Prospective Inuit police officers will have to wait a bit longer for a new year-long police foundations course aimed at improving Indigenous representation within Nunavut RCMP.
The Inuit Cadet Development Program has been in the works for more than a year and has gotten support from senior management within the RCMP and territorial government.
But Chief Supt. Mike Jeffrey says it can't move any further because of Nunavut Arctic College's "lack of capacity" to start new programs.
"They're looking at building capacity, because you have to find teachers for this program and also a place to house the candidates," Jeffrey said.
The program would be similar to police foundations programs at colleges in southern Canada, but it's designed to overcome some of the challenges RCMP face in finding suitable Inuit candidates.
RCMP fills gap with mentorship
In the meantime, Jeffrey says Nunavut RCMP has shifted its focus toward one-on-one mentorship programs, where officers in communities would reach out to people in the community, assess their skills and then set up a training program to target any weaknesses.

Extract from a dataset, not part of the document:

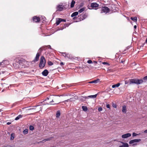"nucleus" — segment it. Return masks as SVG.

That program is about six months out.
Const. Lurene Dillon, with Nunavut's community policing division, says a lot of the RCMP's current programs focus on engaging youth.
Ten young people from across the territory are set to participate in national RCMP programs this year: four will go to camp at depot, where new officers are trained, and six will take part in a first responders course.
Dillon says Inuit RCMP staff will be there to support them before, during and after the programs.
"Joining the RCMP is not the easiest hill to climb," she said. "People that are coming from communities that are quite small and then thrown into maybe Regina [for depot], which is a big city."
Former Mountie wants cops to do more
Retired officer Lew Philip says if the RCMP is serious about building a police force that better reflects Nunavut's population, it will need to work harder.
During his law enforcement career, Philip worked in recruitment for three years and hired 10 Inuit officers.
Right now there are 11 Inuit officers and all of them work in the Iqaluit detachment.
"But I had to work really hard for it. I had to keep visiting communities and continually talk to the recruits," he said in Inuktitut.
"If the RCMP were doing their job right, they would have more Inuit working there by now."
Philip says having more Inuit RCMP means more than improving employment statistics. It means creating an environment where unilingual residents can feel safe going to the RCMP for help.
Inuit officers help new recruits
Jeffrey and Dillon agree that Inuit staff will go a long way toward improving the negative perception of law enforcement Inuit in some communities have.
The territorial government recently approved funding for six Inuktitut-speaking staff to work as front-desk personnel at detachments.
"This will help us [with language challenges] and also help the transient RCMP," said Dillon.
"It's difficult in a Northern community, because we have so many members that come for a short period of time and they build these relationships and then they go."
The RCMP has also designated two supervisory roles — a corporal and a sergeant — as Inuit-only positions. Both are currently filled.